In a statement after the vote, House Speaker John Boehner, R-Ohio, said, “Now the focus turns to spending. The American people re-elected a Republican majority in the House, and we will use it in 2013 to hold the president accountable for the 'balanced' approach he promised, meaning significant spending cuts and reforms to the entitlement programs that are driving our country deeper and deeper into debt."
Obama, meanwhile, hailed the end of the fiscal crisis but to set out a marker for the next one. “The one thing that I think hopefully the new year will focus on is seeing if we can put a package like this together with a little bit less drama, a little less brinkmanship, and not scare the heck out of folks quite as much," he said.
But he warned Republicans against trying to use a forthcoming vote on raising the debt ceiling to extract spending concessions.

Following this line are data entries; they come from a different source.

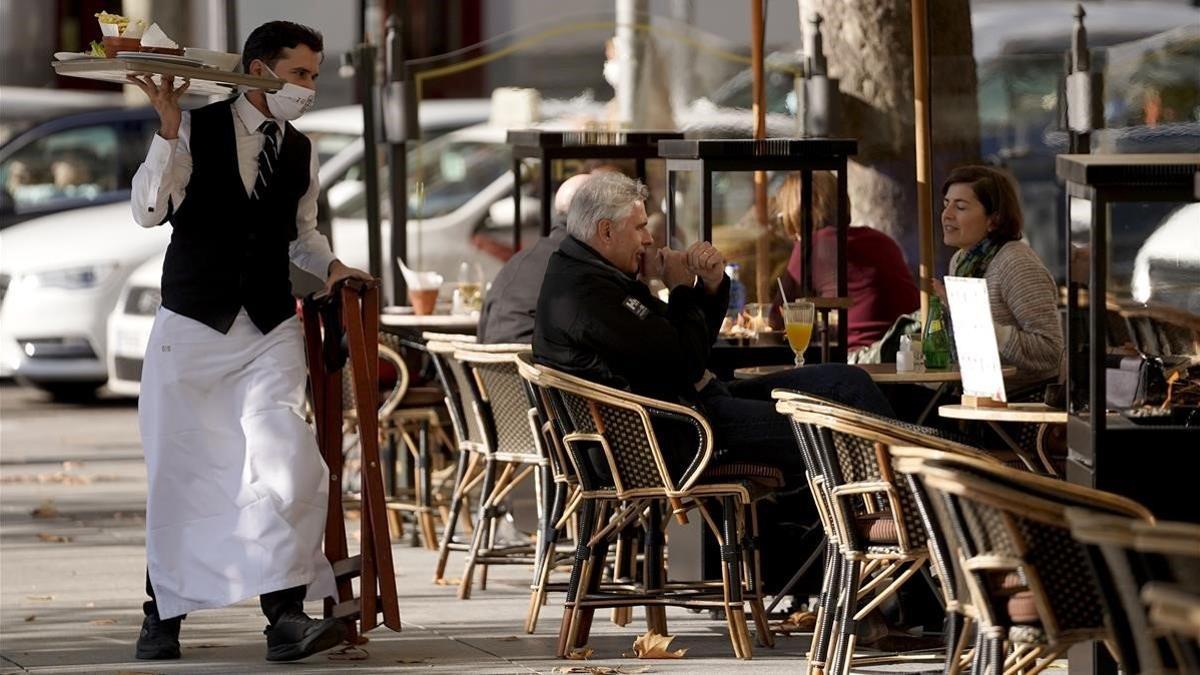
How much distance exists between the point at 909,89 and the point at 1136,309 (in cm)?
345

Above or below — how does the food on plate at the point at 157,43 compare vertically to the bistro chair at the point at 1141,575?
above

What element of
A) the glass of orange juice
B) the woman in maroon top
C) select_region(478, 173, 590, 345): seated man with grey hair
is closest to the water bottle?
the woman in maroon top

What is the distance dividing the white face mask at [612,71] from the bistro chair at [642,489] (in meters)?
6.49

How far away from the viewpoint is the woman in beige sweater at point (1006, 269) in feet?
24.5

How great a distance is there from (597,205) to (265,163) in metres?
1.01

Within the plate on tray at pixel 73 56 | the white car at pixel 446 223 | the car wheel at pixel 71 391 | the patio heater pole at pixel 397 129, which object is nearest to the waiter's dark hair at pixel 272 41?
the plate on tray at pixel 73 56

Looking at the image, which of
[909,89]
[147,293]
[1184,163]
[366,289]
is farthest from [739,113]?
[1184,163]

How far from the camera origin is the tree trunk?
10.9 meters

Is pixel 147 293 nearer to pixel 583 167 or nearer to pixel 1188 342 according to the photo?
pixel 583 167

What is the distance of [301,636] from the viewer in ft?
22.9

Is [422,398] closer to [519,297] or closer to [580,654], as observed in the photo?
[519,297]

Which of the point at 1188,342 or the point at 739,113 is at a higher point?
the point at 739,113

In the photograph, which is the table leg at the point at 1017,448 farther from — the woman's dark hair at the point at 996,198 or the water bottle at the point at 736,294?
the water bottle at the point at 736,294

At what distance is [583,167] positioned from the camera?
10.6 metres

“While I will negotiate over many things, I will not have another debate with this Congress over whether or not they should pay the bills they've already racked up through the laws they have passed," he said. “Let me repeat, we can't not pay bills that we've already incurred."
Experts cautious
Michael Feroli, chief U.S. economist at J.P. Morgan Chase, cautioned that the deal is a stopgap measure at most.
“What's challenging is that we're still going to have some slowing in growth because of the tax hikes," said Feroli, who estimated Tuesday that the deal would subtract 1 percentage point from already meager growth. “What's not good is that deficits are still going to be large and it doesn't begin to touch the longer-term horizon."

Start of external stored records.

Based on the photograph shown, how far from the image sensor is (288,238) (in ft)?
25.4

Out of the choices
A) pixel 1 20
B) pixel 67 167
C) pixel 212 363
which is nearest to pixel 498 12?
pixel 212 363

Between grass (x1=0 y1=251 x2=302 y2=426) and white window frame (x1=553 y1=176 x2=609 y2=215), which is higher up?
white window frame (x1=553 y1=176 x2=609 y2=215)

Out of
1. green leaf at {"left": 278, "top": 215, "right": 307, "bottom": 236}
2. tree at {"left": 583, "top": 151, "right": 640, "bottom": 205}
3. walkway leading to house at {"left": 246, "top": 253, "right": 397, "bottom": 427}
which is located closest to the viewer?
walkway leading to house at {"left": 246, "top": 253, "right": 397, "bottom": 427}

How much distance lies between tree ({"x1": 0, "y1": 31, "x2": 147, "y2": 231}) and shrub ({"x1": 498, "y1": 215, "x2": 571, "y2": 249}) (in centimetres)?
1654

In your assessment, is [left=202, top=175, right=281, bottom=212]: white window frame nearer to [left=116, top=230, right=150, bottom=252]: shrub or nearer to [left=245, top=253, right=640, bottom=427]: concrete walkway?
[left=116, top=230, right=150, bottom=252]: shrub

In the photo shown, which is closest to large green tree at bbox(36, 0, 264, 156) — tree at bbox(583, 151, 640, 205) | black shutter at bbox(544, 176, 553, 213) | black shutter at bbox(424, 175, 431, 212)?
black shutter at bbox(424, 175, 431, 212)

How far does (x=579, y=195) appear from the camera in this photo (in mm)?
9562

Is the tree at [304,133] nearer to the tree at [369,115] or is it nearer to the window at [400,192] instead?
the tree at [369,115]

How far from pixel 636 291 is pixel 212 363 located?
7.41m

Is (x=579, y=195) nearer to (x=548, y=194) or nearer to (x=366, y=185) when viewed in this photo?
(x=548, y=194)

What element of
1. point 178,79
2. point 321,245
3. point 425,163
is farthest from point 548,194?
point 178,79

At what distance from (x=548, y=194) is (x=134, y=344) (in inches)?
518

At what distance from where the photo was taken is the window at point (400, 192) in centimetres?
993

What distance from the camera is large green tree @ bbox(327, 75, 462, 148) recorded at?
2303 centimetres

Vincent Reinhart, chief U.S. economist at Morgan Stanley, said the agreement does not even relieve the anxiety of businesses and consumers because so many economic challenges are left unresolved.
“There's an immediate fiscal drag, and there's no offsetting bonus in confidence because fiscal uncertainty is still considerable," he said.
Despite the drawbacks, the bipartisan deal may well have been the heaviest lift a deeply divided Congress could have accomplished. And the package, no doubt, has its benefits.
It is likely to prevent the nation from dipping back into recession. It cancels massive tax increases facing middle-class and poor Americans. And it delays deep and blunt government spending cuts for two months.
And while the agreement does nothing to reduce joblessness, it renews unemployment benefits that would have otherwise expired, offering vital help to the jobless and averting another blow to economic activity.
And finally, by raising a little more than $600 billion in fresh tax revenue from the wealthy, the deal takes a step toward bringing spending and taxes into line for the next few years — though economists stress that much more needs to be done over the long run.
Tax effects
Only the most affluent American households would pay higher income taxes this year under the terms of the deal, but most households will face higher payroll taxes because the deal does not extend a 2-year-old tax break.
The legislation will grant most Americans an instant reversal of the income tax increases that took effect with the arrival of the new year. Only about 0.7 percent of households will be subject to an income tax increase this year, according to the Tax Policy Center, a nonpartisan research group in Washington. The increases will apply almost exclusively to households making at least half a million dollars, the center estimated in an analysis published Tuesday.
But lawmakers' decision not to reverse a scheduled increase in the payroll tax that finances Social Security, while widely expected, still means that about 77 percent of households will pay a larger share of income to the federal government this year, according to the center's analysis.
The tax this year will increase by two percentage points, to 6.2 percent from 4.2 percent, on all earned income up to $113,700.
“It's a huge hit," says Joel Naroff, president of Naroff Economic Advisors. “It hits people whether they're making $10,000 or they're making $2 million. It doesn't matter who you are ... The lower your income, the more of your income you're (spending). So if you're taxes go up, it's going to come out of your spending."